The angel keeps saying, “May I kill it? May I kill it? I can’t do it without your permission.”

Finally, the man says, “Yes.”

The angel strangles the lizard, and the man screams, “You’re hurting me.”

The angel says, “This isn’t going to kill you, but it is going to hurt.”

Eventualy the angel kills the lizard, and the guy grows stronger and brighter, and the lizard turns into a white stallion, the man jumps on it and gallops off, free from lust.

Do you ever feel like that guy?

Vacillating between wanting to be free from whatever it is that holds you in bondage, but not sure you really want to fully give it over to Jesus?

Maybe you’re still hanging on to something, sitting on the fence, torn between following Jesus and following your self. One foot set toward freedom & healing, while the other foot is set back towards bondage, idolatry & sin.

What's your red lizard?
Have you told anyone about it?
Letting go of it and allowing it to be killed is a part of handing the baton of your life to God.

Experience is the hardest kind of teacher. It gives you the test first, and the lesson afterward. In the area of sexuality & lust our lessons have hurt us deeply. God wants to free us from the pain & the shame.
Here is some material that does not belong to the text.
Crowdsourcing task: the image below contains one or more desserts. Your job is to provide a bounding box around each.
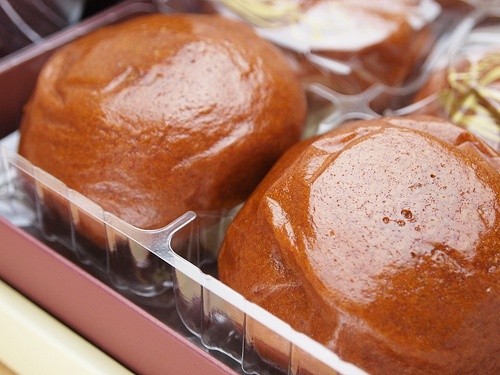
[18,0,500,375]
He wants to show us how to steward that pain in order to help others.

We keep in touch with the sad times because it is then that we are most aware of our own powerlessness, crushed in a way by what is happening to us, but also most aware of God's power to pull us through it, to be with us in it.

“I will never leave or forsake you.”

There are alternatives to stewarding your pain. The most tempting is to forget it, to hide it, to cover it over, to pretend it never happened, because it is too hard to deal with. It is too unsettling to remember.

"Don't talk about things that cause pain. You can't trust the world with those secrets. Those are family secrets. Keep them hidden. Keep them hidden from each other. Keep them hidden from yourself. Don't allow yourself to feel them." Lies!

That path will numb our hearts. What are the effects of a numb heart?

"Comfortably Numb: How Psychiatry Is Medicating a Nation." Pharmageddon: the use of drugs to finaly relieve all of our pain. It won't happen without God!

I have come to discover that the very journey of brokenness is what the Spirit uses to pour His life and energy into me, and I in turn pour that life and energy into those the Lord places in my path. It seems to have taken me a ridiculously long time but I am a stubborn pupil...

“Man’s greatness and wretchedness are so evident that the true religion must necessarily teach us that there is in man some great principle of greatness and some great principle of wretchedness.” Blaise Pascal

"The true Christian's nostril is to be continually attentive to the inner cesspool." C.S. Lewis

Don’t stop at partial brokenness- smell the full load! Allow God to help you make your fearless moral inventory and then,

Step 5: Submit to every change God wants to make in my life and humbly ask Him to begin removing my character defects.


The Shawshank Redemption: chapter 32 1:57:40 – 2:00:26

We all have a journey similar to Andy's; we must go through our own inner cesspool to find freedom & God's healing.

The prayer of brokenness:
God, without you I can do nothing. I want to know you more. I desire your holiness more than relief from my pain or my own pleasure. I confess that I have many fears, many anxieties, and that I hold back. Help me to give myself completely to you, and then be freed completely by you, and give you and you alone the glory, and I’ll be grateful. Amen.